-- 本文 --
こんな映画は見ちゃいけない!

映画ライター・福本ジローによる、ハリウッドの大作から日本映画の小品までスポットを当てる新作映画専門批評サイト。

メッセージ そして、愛が残る

otello2010-09-16

メッセージ そして、愛が残る AFTERWARDS

ポイント ★★*
監督 ジル・ブルドス
出演 ロマン・デュリス/ジョン・マルコヴィッチ/エヴァンジェリン・リリー/リース・トンプソン
ナンバー 211
批評 ネタばれ注意! 結末に触れています


死は悲しい運命なのか、粛々と受け入れる永遠の眠りなのか。様々な人の死を予言され、その瞬間に立ち会った主人公が自らもまた最期の時が近いと知らされ、何をすべきかを自問していく。それは残された者へ感謝の念を伝える旅。映画は仕事中毒の弁護士が、ある男の出現で生き方を変えて行く中で、人間らしい感情を取り戻していく過程を描く。息を引き取るときに誰かがそばにいる、それだけで素晴らしい人生だったと思える。まして愛する人に看取られるなら、死は恐れるものではないとこの作品は訴える。

[保存データ]
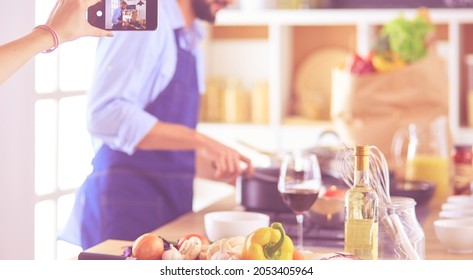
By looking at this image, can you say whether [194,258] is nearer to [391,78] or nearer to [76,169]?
[76,169]

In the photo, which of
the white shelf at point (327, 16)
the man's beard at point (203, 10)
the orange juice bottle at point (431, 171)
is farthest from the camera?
the white shelf at point (327, 16)

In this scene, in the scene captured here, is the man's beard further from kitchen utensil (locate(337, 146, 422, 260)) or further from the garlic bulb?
the garlic bulb

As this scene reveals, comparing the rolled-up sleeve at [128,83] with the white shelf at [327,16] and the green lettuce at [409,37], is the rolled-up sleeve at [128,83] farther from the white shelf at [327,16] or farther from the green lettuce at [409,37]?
the white shelf at [327,16]

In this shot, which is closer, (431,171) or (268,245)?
(268,245)

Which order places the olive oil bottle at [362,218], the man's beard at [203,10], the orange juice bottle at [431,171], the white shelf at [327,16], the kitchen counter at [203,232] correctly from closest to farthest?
the olive oil bottle at [362,218] < the kitchen counter at [203,232] < the man's beard at [203,10] < the orange juice bottle at [431,171] < the white shelf at [327,16]

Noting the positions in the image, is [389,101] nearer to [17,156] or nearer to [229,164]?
[229,164]

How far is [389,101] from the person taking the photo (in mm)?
2799

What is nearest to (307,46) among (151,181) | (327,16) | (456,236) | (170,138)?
(327,16)

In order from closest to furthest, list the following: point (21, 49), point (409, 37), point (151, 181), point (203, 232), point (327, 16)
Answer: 1. point (21, 49)
2. point (203, 232)
3. point (151, 181)
4. point (409, 37)
5. point (327, 16)

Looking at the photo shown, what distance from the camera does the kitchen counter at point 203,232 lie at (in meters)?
1.45

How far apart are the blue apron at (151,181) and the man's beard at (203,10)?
0.08 m

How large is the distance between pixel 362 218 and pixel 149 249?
0.29 m

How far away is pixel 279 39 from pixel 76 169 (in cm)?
241

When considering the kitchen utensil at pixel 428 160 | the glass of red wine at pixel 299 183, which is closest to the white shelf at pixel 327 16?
the kitchen utensil at pixel 428 160
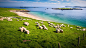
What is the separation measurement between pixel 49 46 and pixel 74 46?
447cm

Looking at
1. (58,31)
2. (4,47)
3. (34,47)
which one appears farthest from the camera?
(58,31)

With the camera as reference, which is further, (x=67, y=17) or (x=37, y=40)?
(x=67, y=17)

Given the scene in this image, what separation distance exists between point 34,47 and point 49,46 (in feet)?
8.59

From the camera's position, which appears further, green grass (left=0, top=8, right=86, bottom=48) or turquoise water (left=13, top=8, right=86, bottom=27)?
turquoise water (left=13, top=8, right=86, bottom=27)

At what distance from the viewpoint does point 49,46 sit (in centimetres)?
1195

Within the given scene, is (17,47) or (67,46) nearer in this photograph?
(17,47)

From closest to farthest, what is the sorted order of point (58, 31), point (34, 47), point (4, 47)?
point (4, 47) → point (34, 47) → point (58, 31)

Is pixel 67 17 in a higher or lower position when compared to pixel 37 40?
lower

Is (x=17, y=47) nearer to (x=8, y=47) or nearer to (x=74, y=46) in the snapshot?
(x=8, y=47)

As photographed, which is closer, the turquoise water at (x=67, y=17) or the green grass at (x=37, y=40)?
the green grass at (x=37, y=40)

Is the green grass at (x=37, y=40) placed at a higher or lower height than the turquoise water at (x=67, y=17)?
higher

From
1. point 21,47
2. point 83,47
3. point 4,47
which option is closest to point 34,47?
point 21,47

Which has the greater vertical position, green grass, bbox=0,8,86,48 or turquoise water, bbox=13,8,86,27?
green grass, bbox=0,8,86,48

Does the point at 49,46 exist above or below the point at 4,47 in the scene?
below
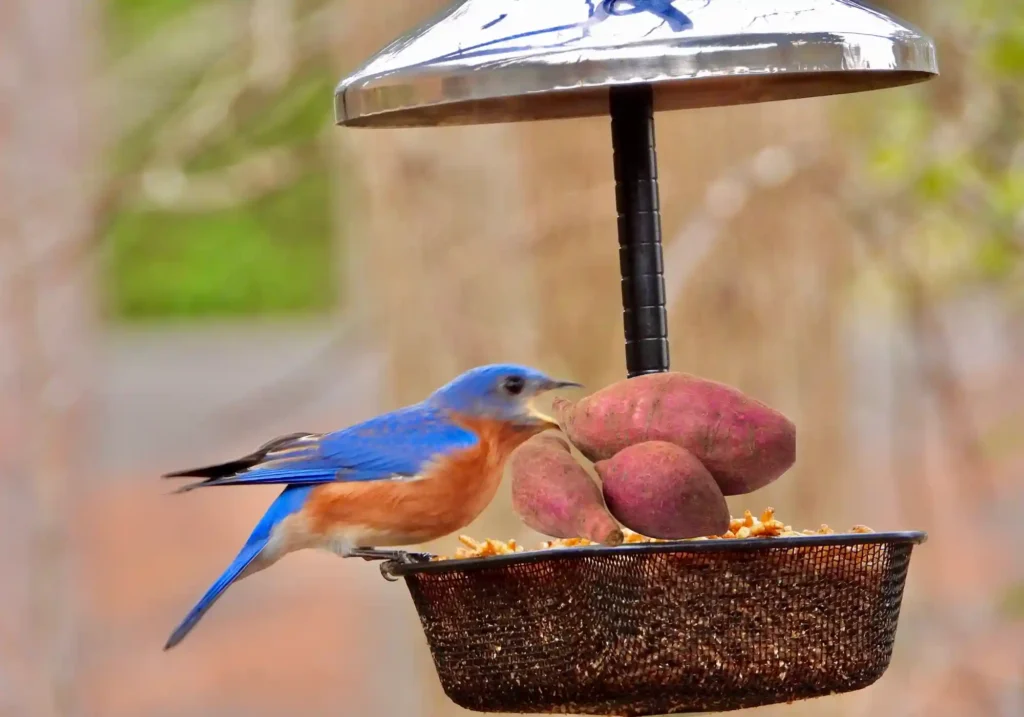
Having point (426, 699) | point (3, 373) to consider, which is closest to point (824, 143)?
point (426, 699)

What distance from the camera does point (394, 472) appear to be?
323 cm

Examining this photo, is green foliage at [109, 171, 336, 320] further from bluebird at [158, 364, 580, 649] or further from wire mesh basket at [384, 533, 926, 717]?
wire mesh basket at [384, 533, 926, 717]

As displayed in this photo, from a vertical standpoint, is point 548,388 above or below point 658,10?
below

-- 課題内容 --
映画批評の「映画は仕事中毒の弁護士が、ある男の出現で生き方を変えて行く中で、人間らしい感情を取り戻していく過程を描く。」という一文は、英語ではどう訳せますか？

-- 解答 --
The film depicts the process by which a workaholic lawyer, changing the way he lives after a certain man appears, regains his human emotions.